**Tâche:** Dans le texte sur Édouard Glissant, à quelle identité est opposée l'identité-racine ?

**Texte fourni:**
---+---

Dans une œuvre tout à la fois poétique, anthropologique et politique, l’homme de lettres et philosophe martiniquais Édouard Glissant (1928-2011) souligne l’importance décisive de ce qu’il appelle la Relation avec une majuscule pour en souligner et l’importance et la spécificité. En effet, dans ses différents ouvrages, il cherche à montrer que la Relation ne se réduit pas au lien, mais est une dynamique d’échange. Il passe en quelque sorte d’une conception passive à une conception active, de l’effet à la cause, ou mieux, à la dynamique, l’action : « La Relation relie, (relaie), relate [1] ». Or, cette action n’est rien d’autre que la communication ou donation. Par ailleurs, la Relation n’efface pas les corrélatifs, mais les promeut, les enrichit : « Tu échanges, changent avec l’autre sans pour autant te perdre et te dénaturer [2] ». Or, de même, une métaphysique de l’amour-don conjugue l’affirmation du lien et l’auto-affirmation des sujets reliés. Enfin, la Relation n’est qu’une promotion positive, mais aussi un arrachement à ce qui interdit cette rencontre féconde – ce qu’exprime l’image des murs qui tombent [3].
Édouard Glissant oppose l’identité-racine (négativement investie) et l’identité-relation (positivement accueillie). Cueillons une des rares synthèses qu’il offre :
« L’identité-racine
– est lointanement fondée dans une vision, un mythe, de la création du monde ;
– est sanctifiée par la violence cachée d’une filiation qui découle avec rigueur de cet épisode fondateur ;
– est ratifiée par la prétention à la légitimité, qui permet à une communauté de proclamer son droit à la possession d’une terre, laquelle devient ainsi territoire ;
– est préservée par la projection sur d’autres territoires qu’il devient légitime de conquérir – et par le projet d’un savoir.
L’identité-racine a donc ensouché la pensée de soi et du territoire, mobilisé la pensée de l’autre et du voyage.
L’identité-relation
– est liée, non pas à une création du monde, mais au vécu conscient et contradictoire des contacts de cultures ;
– est donnée dans la trame chaotique de la Relation et non pas dans la violence cachée de la filiation ;
– ne conçoit aucune légitimité comme garante de son droit, mais circule dans une étendue nouvelle ;
– ne se représente pas une terre comme un territoire, d’où on projette vers d’autres territoires, mais comme un lieu où on ‘donne-avec’ en place de ‘com-prendre’.

---+---

[Extraits d'un jeu de données spatiales]
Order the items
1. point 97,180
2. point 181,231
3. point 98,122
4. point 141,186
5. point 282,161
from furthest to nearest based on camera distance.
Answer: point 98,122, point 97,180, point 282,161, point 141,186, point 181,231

---+---

**Exercice corrigé:** À l'identité-relation.